Summary The IUCN Red List criteria are widely used to determine extinction risks of plant and animal life. Here, we use The Red List’s criterion B, Geographic Range Size, to provide preliminary conservation assessments of the members of a large tribe of grasses, the Andropogoneae, with ∼1100 species, including maize, sorghum, and sugarcane and their wild relatives. We use georeferenced occurrence data from the Botanical Information and Ecology Network (BIEN) and automated individual species assessments using ConR to demonstrate efficacy and accuracy in using time-saving tools for conservation research. We validate our results with those from the IUCN-authorized assessment tool, GeoCAT. We discovered a remarkably large gap in digitized information, with slightly more than 50% of the Andropogoneae lacking sufficient information for assessment. ConR and GeoCAT largely agree on which taxa are of least concern (>90%) or possibly threatened (<10%), highlighting that automating assessments with ConR is a viable strategy for preliminary conservation assessments of large plant groups. Results for crop wild relatives are similar to those for the entire data set. Increasing digitization and collection needs to be a high priority. Available rapid assessment tools can then be used to identify species that warrant more comprehensive investigation.
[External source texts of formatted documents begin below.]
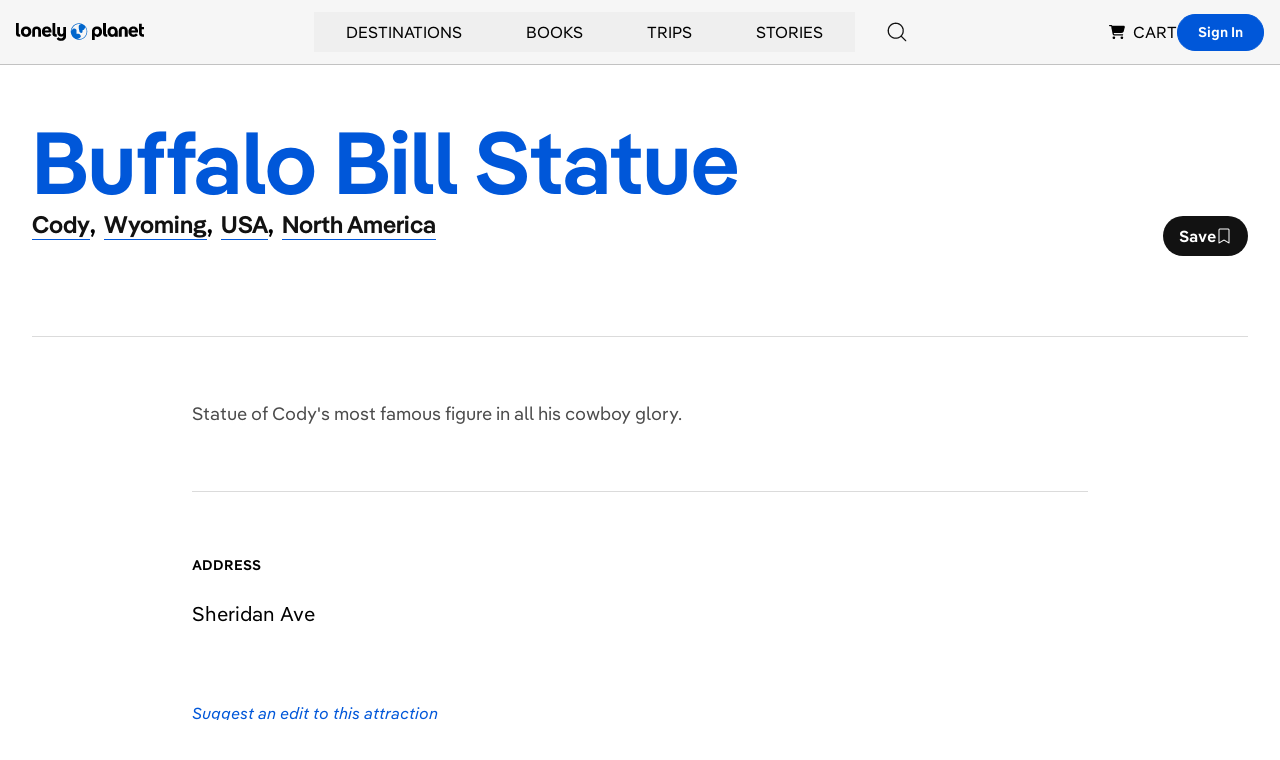

--- FILE ---
content_type: text/html; charset=utf-8
request_url: https://www.google.com/recaptcha/api2/aframe
body_size: 268
content:
<!DOCTYPE HTML><html><head><meta http-equiv="content-type" content="text/html; charset=UTF-8"></head><body><script nonce="WVRaitE7OMVpLrPZ6GM3hA">/** Anti-fraud and anti-abuse applications only. See google.com/recaptcha */ try{var clients={'sodar':'https://pagead2.googlesyndication.com/pagead/sodar?'};window.addEventListener("message",function(a){try{if(a.source===window.parent){var b=JSON.parse(a.data);var c=clients[b['id']];if(c){var d=document.createElement('img');d.src=c+b['params']+'&rc='+(localStorage.getItem("rc::a")?sessionStorage.getItem("rc::b"):"");window.document.body.appendChild(d);sessionStorage.setItem("rc::e",parseInt(sessionStorage.getItem("rc::e")||0)+1);localStorage.setItem("rc::h",'1769535617231');}}}catch(b){}});window.parent.postMessage("_grecaptcha_ready", "*");}catch(b){}</script></body></html>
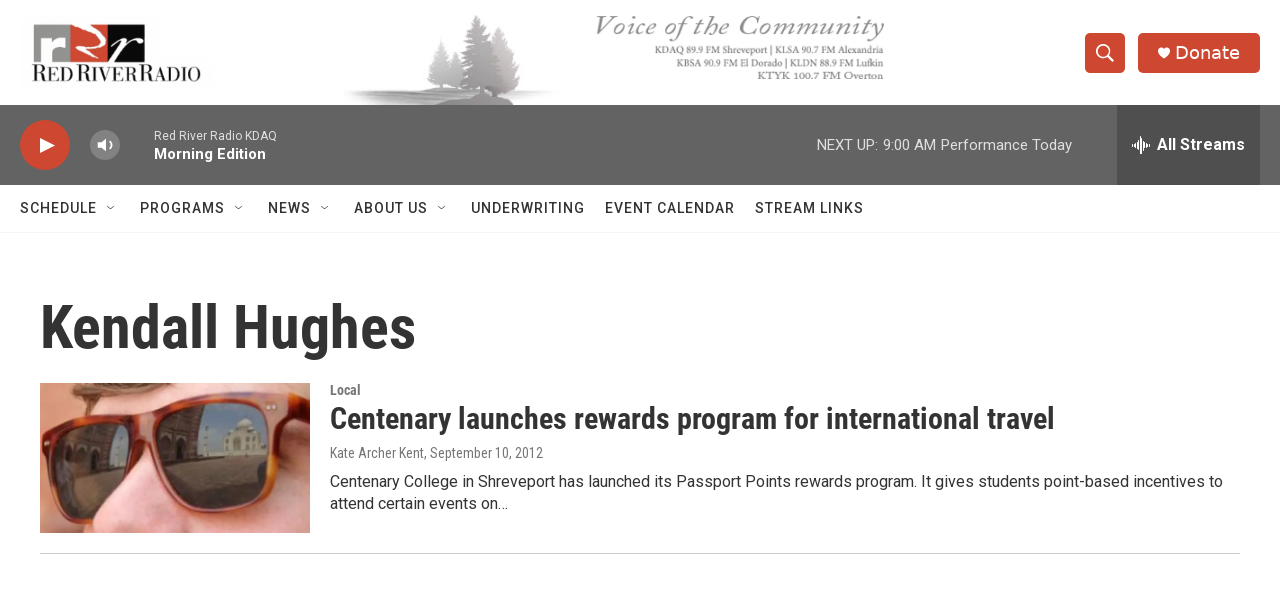

--- FILE ---
content_type: text/html; charset=utf-8
request_url: https://www.google.com/recaptcha/api2/aframe
body_size: 269
content:
<!DOCTYPE HTML><html><head><meta http-equiv="content-type" content="text/html; charset=UTF-8"></head><body><script nonce="9JUxkX4TCS_SppKp8MMx7w">/** Anti-fraud and anti-abuse applications only. See google.com/recaptcha */ try{var clients={'sodar':'https://pagead2.googlesyndication.com/pagead/sodar?'};window.addEventListener("message",function(a){try{if(a.source===window.parent){var b=JSON.parse(a.data);var c=clients[b['id']];if(c){var d=document.createElement('img');d.src=c+b['params']+'&rc='+(localStorage.getItem("rc::a")?sessionStorage.getItem("rc::b"):"");window.document.body.appendChild(d);sessionStorage.setItem("rc::e",parseInt(sessionStorage.getItem("rc::e")||0)+1);localStorage.setItem("rc::h",'1769774357967');}}}catch(b){}});window.parent.postMessage("_grecaptcha_ready", "*");}catch(b){}</script></body></html>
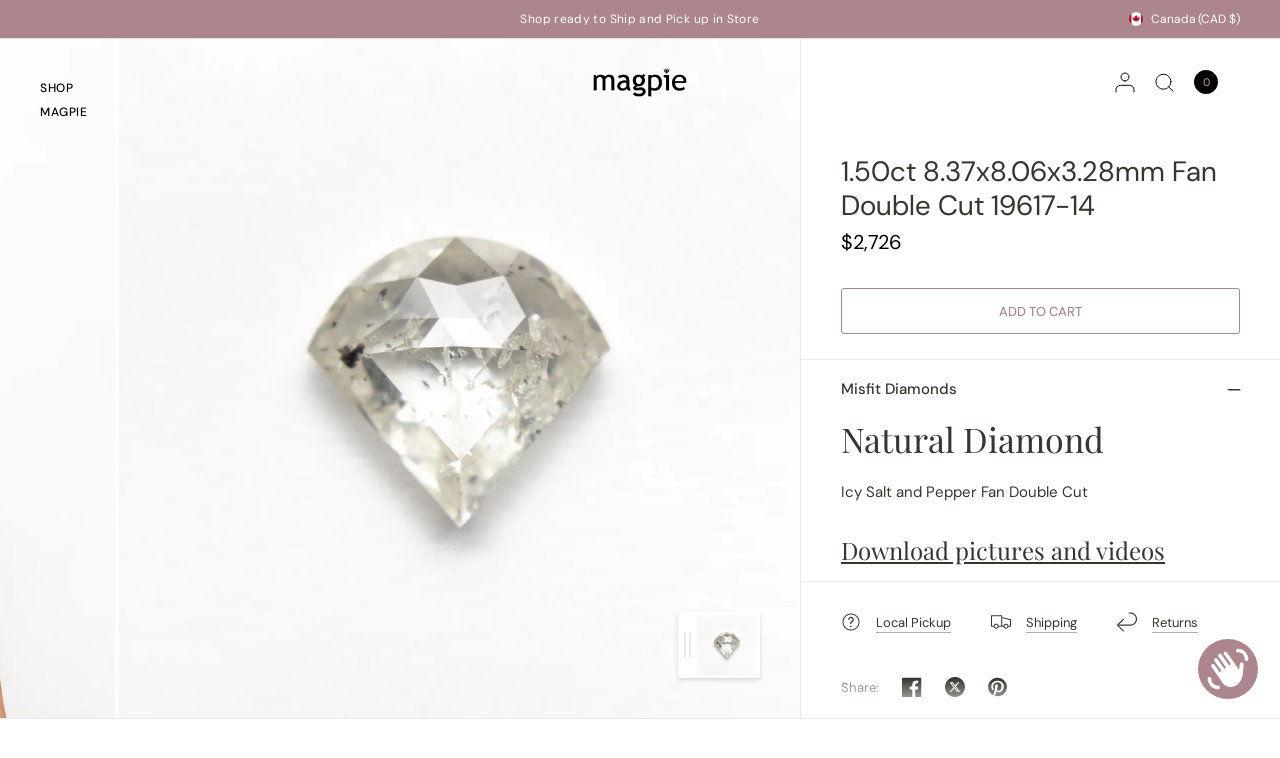

--- FILE ---
content_type: text/css
request_url: https://magpiejewellery.com/cdn/shop/t/61/assets/footer-email-bar.css?v=173861639070892911741730331094
body_size: -401
content:
.footer-email-bar{padding:0 15px;max-width:100%;margin-left:auto;margin-right:auto}@media only screen and (min-width: 768px){.footer-email-bar{padding:0 40px}}.footer-email-bar{background:var(--color-footer-bg, var(--bg-body));padding-top:20px;padding-bottom:20px;font-size:.9375rem;color:var(--color-footer-text, var(--color-body));border-top:1px solid var(--color-footer-border);max-width:100%;display:grid;grid-gap:15px;--color-form-border: var(--color-footer-border);--color-body: var(--color-footer-bg, var(--bg-body));--color-accent: var(--color-footer-link, $accent)}@media only screen and (min-width: 1068px){.footer-email-bar{grid-template-columns:1fr 1fr;align-items:center;grid-gap:30px}}.footer-email-bar .h4{margin-bottom:0;color:var(--color-footer-heading)}.footer-email-bar a{color:var(--color-footer-link, var(--color-body))}.footer-email-bar a:hover{color:var(--color-footer-link-hover, var(--color-accent))}.footer-email-bar .signup-container{max-width:540px;width:100%}@media only screen and (min-width: 1068px){.footer-email-bar .signup-container{margin-left:auto}}
/*# sourceMappingURL=/cdn/shop/t/61/assets/footer-email-bar.css.map?v=173861639070892911741730331094 */


--- FILE ---
content_type: text/javascript
request_url: https://magpiejewellery.com/cdn/shop/t/61/assets/recently-viewed-products.js?v=10054253466782932121730331094
body_size: -194
content:
if(!customElements.get("recently-viewed-products")){class RecentlyViewedProducts extends HTMLElement{constructor(){if(super(),this.url=theme.routes.search_url+"?view=recently-viewed&type=product&q=",this.container=this.querySelector(".products"),this.currentId=this.dataset.productHandle,this.max=4,this.products="",window.localStorage){let recentIds=window.localStorage.getItem("recently-viewed");recentIds&&typeof recentIds!==void 0&&(window.recentlyViewedIds=JSON.parse(recentIds))}}connectedCallback(){this.buildUrl()}buildUrl(){let i=0;window.recentlyViewedIds.forEach(val=>{val!==this.currentId&&(i>=this.max||(this.products+="handle:"+val+" OR ",i++))}),this.url=this.url+encodeURIComponent(this.products),this.fetchProducts()}fetchProducts(){fetch(this.url).then(response=>response.text()).then(text=>{const html=document.createElement("div");html.innerHTML=text;const recommendations=html.querySelector(".products");recommendations&&recommendations.innerHTML.trim().length&&(this.container.innerHTML=recommendations.innerHTML,this.classList.add("product-recommendations--loaded"),ScrollTrigger.batch(".animations-true .product-card .product-featured-image-link",{start:"top 90%",onEnter:(elements,triggers)=>{gsap.to(elements,{scale:1,opacity:1,stagger:.15,ease:window.theme.settings.animation_easing})}}))}).catch(e=>{console.error(e)})}}customElements.define("recently-viewed-products",RecentlyViewedProducts)}
//# sourceMappingURL=/cdn/shop/t/61/assets/recently-viewed-products.js.map?v=10054253466782932121730331094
Societal Impact Statement The current rate of global biodiversity loss creates a pressing need to increase efficiency and throughput of extinction risk assessments in plants. We must assess as many plant species as possible, working with imperfect knowledge, to address the habitat loss and seemingly countless extinction threats of the Anthropocene. Large-scale, preliminary conservation assessments can play a fundamental role in setting priorities for more in-depth investigation.